Themawechsel: Es ist allgemein bekannt, dass sich John K. Samson sehr für Politik interessiert. Das Gespräch mit ihm fand einen Tag nach der bizarren Präsidentenwahl in den Vereinigten Staaten statt, als noch niemand wusste, wie denn nun eigentlich der nächste Präsident der USA heissen wird. Was hält John von dem mehr als knappen Wahlausgang? "Oh, das ist wirklich unglaublich, was da gerade abgeht", lacht er. "Ich habe schon den ganzen Tag rumtelefoniert, um den letzten Stand der Dinge zu erfahren. Ich wünsche mir schon die ganze Zeit, dass ich Zuhause wäre, weil ich bei solchen Dingen ein echter Junkie bin." Und wen favorisiert er letztendlich? Bush oder Gore? "Keinen von beiden", lautet die wenig überraschende Antwort. "Das knappe Wahlergebnis zeigt meiner Meinung nach doch nur, dass es zwischen beiden Parteien so gut wie keine Unterschiede gibt. Eigentlich ist es doch egal, ob ein Demokrat oder ein Republikaner im Weissen Haus sitzt. Die Gesichter ändern sich vielleicht, aber die Politik wird sich nicht ändern. Ich persönlich fände es aber trotzdem besser, wenn Gore Präsident werden würde, weil er eine liberalere Einstellung gegenüber der Abtreibung hat. Ich bin Pro Choice."

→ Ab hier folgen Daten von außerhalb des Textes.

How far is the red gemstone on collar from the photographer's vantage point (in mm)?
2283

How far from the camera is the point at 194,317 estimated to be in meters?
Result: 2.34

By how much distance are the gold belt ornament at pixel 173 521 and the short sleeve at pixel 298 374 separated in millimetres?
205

Am meisten hat es ihm aber eine andere Person angetan, die vielleicht das Zünglein an der Waage spielen könnte: "Ich interessiere mich sehr für Ralph Nader, der für die Grünen antritt. Es ist das erste Mal, dass die Grünen ins Rampenlicht treten und Einfluss auf den Wahlausgang haben. Zum ersten Mal seit 60 oder 70 Jahren findet eine linke Partei Gehör." Und wo würde er sich selbst auf der politischen Skala einordnen? Anarchist? Sozialist? "Ich betrachte mich selbst eher als Sozialist, weniger als Anarchist. Ich würde demokratischer Sozialist sagen. Ich bin sehr stark von Marx beeinflusst worden." Und wie es sich für gute Sozialisten gehört, spendet die Band einen Teil der Einnahmen an wohltätige Organisationen: "Ein Teil der Einnahmen aus den USA geht zum Beispiel an eine Organisation namens Art City in Winnipeg. Das ist so eine Gemeinschaftseinrichtung, die sich auf Kunst und den künstlerischen Ausdruck von Gefühlen spezialisiert hat, während sich die meisten anderen Einrichtungen auf Sport konzentrieren. Wir denken, dass das eine sehr sinnvolle Organisation ist, die es auch armen Leuten ermöglicht, sich künstlerisch zu betätigen." Und auch die WEAKERTHANS werden sich in der Zukunft weiterhin künstlerisch betätigen, wie mir John verrät, als ich ihn nach den Zukunftsplänen seiner Band frage: "Wir haben schon zwei fertige Songs für eine neues Album. Und vier, fünf weitere, die gerade entstehen. Wir werden im Winter eine kleine Pause einlegen, um an der neuen Platte zu arbeiten." Ich für meinen Teil freue mich jetzt schon auf den neuen Output dieser Combo...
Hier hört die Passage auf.